_DIRECTIONS_.
Lay out the entries below as a numbered list with blank lines dropped. Begin with the very first line and go on through the line with "8.44 meters", including both ends and nothing after it.

_LISTED RECORDS_.
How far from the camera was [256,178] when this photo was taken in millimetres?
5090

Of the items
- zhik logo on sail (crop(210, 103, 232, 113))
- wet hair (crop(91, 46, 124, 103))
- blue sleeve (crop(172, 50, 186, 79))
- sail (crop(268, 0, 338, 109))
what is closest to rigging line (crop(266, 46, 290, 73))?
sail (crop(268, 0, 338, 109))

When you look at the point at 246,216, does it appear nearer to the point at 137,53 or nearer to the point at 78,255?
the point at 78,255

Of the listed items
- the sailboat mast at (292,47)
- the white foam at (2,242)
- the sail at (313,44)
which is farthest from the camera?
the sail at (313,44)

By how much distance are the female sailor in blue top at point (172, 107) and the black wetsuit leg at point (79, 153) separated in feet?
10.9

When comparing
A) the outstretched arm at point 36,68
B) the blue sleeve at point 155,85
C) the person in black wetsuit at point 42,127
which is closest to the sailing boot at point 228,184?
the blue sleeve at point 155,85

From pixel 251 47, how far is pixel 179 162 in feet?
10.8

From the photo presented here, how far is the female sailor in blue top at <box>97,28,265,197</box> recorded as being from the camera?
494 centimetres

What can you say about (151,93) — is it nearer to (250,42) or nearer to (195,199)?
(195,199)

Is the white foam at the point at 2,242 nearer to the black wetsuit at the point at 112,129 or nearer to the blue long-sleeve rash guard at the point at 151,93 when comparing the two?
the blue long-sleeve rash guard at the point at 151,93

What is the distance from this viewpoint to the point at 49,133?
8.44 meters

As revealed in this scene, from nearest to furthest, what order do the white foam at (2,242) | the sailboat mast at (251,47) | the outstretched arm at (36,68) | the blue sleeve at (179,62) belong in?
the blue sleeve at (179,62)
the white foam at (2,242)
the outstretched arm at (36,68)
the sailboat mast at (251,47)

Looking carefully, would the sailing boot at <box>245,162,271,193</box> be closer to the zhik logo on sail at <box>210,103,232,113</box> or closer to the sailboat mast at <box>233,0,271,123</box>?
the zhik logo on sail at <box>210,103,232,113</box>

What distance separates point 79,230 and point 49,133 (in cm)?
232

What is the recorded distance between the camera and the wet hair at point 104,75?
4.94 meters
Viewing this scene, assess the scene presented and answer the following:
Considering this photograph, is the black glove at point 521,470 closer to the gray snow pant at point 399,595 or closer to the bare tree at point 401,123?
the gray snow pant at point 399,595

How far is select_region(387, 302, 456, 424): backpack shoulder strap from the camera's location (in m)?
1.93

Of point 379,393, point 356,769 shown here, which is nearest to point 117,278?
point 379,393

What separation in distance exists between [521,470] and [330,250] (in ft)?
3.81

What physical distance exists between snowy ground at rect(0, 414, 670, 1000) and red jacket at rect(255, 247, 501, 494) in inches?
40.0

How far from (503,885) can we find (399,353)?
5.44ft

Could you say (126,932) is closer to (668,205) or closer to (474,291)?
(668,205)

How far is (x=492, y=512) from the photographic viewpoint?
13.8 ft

_TASK SOLUTION_.
1. How far from the camera was [256,178] when this photo was taken in millimetres?
2. 5090
3. Of the items
4. - zhik logo on sail (crop(210, 103, 232, 113))
5. - wet hair (crop(91, 46, 124, 103))
6. - blue sleeve (crop(172, 50, 186, 79))
7. - sail (crop(268, 0, 338, 109))
8. what is closest to rigging line (crop(266, 46, 290, 73))?
9. sail (crop(268, 0, 338, 109))
10. When you look at the point at 246,216, does it appear nearer to the point at 137,53 or nearer to the point at 78,255?
11. the point at 78,255
12. Of the listed items
13. - the sailboat mast at (292,47)
14. - the white foam at (2,242)
15. - the sail at (313,44)
16. which is farthest from the camera?
17. the sail at (313,44)
18. By how much distance are the female sailor in blue top at point (172, 107) and the black wetsuit leg at point (79, 153) separated in feet?
19. 10.9
20. When comparing
21. A) the outstretched arm at point 36,68
22. B) the blue sleeve at point 155,85
23. C) the person in black wetsuit at point 42,127
24. which is closest to the sailing boot at point 228,184?
25. the blue sleeve at point 155,85
26. From pixel 251 47, how far is pixel 179 162 in feet?
27. 10.8
28. From the photo presented here, how far is the female sailor in blue top at <box>97,28,265,197</box> recorded as being from the camera?
29. 494 centimetres
30. What can you say about (151,93) — is it nearer to (250,42) or nearer to (195,199)?
31. (195,199)
32. Is the white foam at the point at 2,242 nearer to the black wetsuit at the point at 112,129 or nearer to the blue long-sleeve rash guard at the point at 151,93 when comparing the two?
33. the blue long-sleeve rash guard at the point at 151,93
34. What is the distance from this viewpoint to the point at 49,133?
35. 8.44 meters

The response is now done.